§ Records for the task
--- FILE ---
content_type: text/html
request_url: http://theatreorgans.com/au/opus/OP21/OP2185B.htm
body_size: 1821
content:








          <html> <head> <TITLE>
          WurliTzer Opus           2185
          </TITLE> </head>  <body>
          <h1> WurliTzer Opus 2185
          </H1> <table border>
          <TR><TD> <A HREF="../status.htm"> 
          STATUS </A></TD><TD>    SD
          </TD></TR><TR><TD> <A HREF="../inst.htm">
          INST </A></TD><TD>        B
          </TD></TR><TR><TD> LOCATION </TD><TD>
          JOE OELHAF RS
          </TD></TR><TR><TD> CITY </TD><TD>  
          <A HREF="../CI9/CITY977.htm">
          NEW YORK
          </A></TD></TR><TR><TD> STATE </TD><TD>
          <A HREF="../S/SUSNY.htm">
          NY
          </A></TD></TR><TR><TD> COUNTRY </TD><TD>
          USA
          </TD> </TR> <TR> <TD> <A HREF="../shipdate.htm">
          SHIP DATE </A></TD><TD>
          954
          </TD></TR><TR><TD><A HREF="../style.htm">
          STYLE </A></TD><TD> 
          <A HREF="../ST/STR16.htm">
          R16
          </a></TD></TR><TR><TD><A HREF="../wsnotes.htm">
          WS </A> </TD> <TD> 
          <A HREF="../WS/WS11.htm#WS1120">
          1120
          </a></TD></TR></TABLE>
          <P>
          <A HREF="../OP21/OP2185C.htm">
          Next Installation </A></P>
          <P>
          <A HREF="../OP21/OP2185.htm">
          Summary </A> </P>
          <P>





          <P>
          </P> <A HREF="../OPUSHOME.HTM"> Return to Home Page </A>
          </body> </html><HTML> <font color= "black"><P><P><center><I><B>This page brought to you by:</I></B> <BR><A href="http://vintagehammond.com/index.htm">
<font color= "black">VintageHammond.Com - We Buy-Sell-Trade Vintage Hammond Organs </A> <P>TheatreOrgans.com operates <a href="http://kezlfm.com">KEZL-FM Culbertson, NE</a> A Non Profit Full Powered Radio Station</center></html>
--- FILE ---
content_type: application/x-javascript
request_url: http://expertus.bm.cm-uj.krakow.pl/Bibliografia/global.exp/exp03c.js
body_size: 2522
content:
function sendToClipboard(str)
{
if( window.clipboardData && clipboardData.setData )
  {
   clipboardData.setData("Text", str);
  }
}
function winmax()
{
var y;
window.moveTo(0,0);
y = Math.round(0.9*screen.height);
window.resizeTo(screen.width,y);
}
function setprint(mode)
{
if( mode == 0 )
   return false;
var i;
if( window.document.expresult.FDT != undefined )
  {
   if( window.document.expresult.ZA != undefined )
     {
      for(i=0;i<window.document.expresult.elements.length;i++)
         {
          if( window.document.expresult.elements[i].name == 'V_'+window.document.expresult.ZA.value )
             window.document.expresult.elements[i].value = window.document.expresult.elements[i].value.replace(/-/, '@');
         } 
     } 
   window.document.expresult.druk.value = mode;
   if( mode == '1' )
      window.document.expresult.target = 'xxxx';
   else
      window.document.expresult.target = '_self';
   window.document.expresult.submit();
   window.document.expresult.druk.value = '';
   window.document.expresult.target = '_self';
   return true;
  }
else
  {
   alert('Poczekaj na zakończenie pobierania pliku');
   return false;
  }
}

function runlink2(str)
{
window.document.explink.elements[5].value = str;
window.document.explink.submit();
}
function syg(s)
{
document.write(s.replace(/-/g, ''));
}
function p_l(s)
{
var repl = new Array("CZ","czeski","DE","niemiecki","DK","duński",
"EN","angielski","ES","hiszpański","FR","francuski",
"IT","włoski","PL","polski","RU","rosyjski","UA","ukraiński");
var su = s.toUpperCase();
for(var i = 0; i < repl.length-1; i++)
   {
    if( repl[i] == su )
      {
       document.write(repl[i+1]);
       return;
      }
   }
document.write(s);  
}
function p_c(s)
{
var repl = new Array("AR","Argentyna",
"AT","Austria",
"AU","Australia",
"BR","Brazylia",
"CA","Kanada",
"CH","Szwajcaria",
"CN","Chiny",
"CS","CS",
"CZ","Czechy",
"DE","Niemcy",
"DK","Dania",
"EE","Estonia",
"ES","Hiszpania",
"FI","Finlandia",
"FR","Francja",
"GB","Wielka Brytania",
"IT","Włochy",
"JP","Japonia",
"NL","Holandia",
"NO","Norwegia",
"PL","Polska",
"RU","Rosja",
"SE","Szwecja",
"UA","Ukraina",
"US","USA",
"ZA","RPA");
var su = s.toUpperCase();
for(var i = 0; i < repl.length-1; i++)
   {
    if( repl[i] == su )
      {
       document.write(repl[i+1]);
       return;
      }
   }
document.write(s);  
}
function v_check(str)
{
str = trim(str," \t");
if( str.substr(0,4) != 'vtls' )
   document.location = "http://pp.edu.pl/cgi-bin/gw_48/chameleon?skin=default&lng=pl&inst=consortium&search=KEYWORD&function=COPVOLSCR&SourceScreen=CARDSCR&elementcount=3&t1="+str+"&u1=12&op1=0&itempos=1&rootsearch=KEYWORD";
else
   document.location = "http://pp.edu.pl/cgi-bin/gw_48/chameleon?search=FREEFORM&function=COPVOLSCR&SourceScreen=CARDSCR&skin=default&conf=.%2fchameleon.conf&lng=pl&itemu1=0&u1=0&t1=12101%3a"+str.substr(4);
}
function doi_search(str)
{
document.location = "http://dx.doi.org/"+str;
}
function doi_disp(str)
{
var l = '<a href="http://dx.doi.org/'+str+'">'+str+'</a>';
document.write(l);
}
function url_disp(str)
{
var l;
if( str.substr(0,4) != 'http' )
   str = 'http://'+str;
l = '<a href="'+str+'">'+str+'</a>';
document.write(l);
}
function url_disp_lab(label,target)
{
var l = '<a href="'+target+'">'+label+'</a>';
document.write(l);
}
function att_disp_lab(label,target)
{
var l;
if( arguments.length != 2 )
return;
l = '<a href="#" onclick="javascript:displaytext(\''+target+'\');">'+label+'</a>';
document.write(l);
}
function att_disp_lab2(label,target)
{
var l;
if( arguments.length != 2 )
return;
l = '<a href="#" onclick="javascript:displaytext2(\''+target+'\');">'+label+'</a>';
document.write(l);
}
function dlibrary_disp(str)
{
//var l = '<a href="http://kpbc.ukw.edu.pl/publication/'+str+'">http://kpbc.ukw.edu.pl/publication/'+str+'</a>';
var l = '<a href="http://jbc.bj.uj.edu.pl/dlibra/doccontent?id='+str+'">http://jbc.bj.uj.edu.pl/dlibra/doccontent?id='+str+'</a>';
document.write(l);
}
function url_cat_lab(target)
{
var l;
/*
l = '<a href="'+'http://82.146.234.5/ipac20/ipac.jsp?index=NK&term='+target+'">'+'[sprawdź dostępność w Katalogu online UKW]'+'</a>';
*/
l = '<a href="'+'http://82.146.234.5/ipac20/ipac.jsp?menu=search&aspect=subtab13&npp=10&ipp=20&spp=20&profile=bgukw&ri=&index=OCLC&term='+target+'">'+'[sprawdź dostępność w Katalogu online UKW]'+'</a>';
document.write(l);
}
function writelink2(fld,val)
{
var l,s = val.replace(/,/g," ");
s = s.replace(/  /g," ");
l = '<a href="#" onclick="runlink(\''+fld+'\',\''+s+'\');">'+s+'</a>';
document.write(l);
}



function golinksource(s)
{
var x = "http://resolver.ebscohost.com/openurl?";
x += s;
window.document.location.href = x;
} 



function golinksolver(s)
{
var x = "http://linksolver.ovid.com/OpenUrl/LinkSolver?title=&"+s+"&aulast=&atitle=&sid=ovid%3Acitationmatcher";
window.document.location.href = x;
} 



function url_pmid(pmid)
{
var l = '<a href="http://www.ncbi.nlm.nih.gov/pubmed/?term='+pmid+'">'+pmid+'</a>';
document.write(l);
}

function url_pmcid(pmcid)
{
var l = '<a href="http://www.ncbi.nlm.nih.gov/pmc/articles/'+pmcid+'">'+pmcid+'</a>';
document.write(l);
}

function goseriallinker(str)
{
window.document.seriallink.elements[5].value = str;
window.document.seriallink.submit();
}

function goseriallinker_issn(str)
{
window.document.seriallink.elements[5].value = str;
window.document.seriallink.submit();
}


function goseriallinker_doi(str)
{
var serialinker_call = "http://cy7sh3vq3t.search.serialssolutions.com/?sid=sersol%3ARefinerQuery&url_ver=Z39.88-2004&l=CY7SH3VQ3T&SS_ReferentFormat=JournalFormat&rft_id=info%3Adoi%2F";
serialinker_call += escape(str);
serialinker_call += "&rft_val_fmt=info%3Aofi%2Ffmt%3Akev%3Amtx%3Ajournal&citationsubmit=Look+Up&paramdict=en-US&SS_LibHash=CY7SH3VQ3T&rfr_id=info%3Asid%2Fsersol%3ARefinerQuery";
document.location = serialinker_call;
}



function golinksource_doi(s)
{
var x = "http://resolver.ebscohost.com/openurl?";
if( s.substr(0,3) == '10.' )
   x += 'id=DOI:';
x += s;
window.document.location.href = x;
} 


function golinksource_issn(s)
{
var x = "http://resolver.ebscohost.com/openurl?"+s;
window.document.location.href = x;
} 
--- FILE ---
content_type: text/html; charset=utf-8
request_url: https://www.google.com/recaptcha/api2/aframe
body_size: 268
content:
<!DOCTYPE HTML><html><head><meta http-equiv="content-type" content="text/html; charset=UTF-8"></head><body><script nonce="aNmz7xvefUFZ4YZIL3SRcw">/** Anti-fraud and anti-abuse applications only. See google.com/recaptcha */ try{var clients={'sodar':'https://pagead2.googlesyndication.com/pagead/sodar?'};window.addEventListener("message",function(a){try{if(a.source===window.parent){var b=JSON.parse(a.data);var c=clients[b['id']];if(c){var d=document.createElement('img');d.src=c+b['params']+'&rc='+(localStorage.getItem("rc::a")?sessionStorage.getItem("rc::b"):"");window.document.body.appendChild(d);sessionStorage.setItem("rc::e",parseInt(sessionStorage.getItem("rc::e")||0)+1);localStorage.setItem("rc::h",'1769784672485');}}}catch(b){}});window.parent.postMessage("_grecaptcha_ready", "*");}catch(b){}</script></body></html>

§ What you need to do
Go through the data line by line and work out how many lines contain "pmcid". Give only that number.

§ Problem solution
2